Factual completions

deanmkn · August 25, 2021, 5:45am

Curious as to completions the community has come up with that keep completion responses factual whilst allowing for a higher temperature.

Many prompts I’ve designed that rely on responses being factual and truthful result in me having to drop the temperature and/or top p to very low. This is fine, however it restricts responses to a very deterministic style.

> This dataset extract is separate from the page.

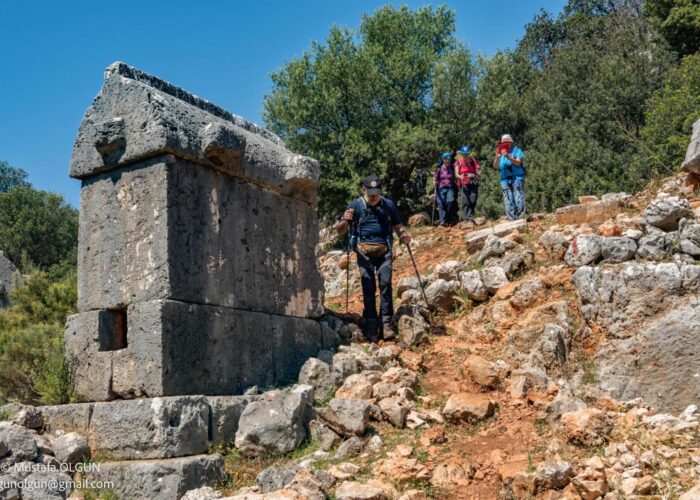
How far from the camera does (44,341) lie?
305 inches

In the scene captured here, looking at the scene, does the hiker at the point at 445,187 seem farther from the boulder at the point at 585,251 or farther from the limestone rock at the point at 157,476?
the limestone rock at the point at 157,476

Allowing for higher temperatures gives it space to create more interesting responses and less robotic sounding responses, although this allows for very low log probability tokens to pass through leading to some rubbish made up responses that are far from factual.

Any thoughts?

asabet · August 25, 2021, 6:00am

There are several approaches I can think of. Simplest would be to prompt the model to answer ‘I don’t know’ in cases where it’s uncertain, or to track the completion’s logprobs (ie sentence mean logprob) to see how confident it is.

The best option might be to finetune with factual completions though, and see how it affects the model. GPT3’s pretrain data wasn’t 100% factual, so maybe having a 100% factual finetune dataset will bias the model more towards facts.

deanmkn · August 25, 2021, 6:17am

Unfortunately a response of “I don’t know” wouldn’t be applicable in this scenario. Fine-tuning sounds about right and we are waiting on a response for our davinci fine-tune request. Was just curious if anyone has any little prompt hacks to steer it in the right direction.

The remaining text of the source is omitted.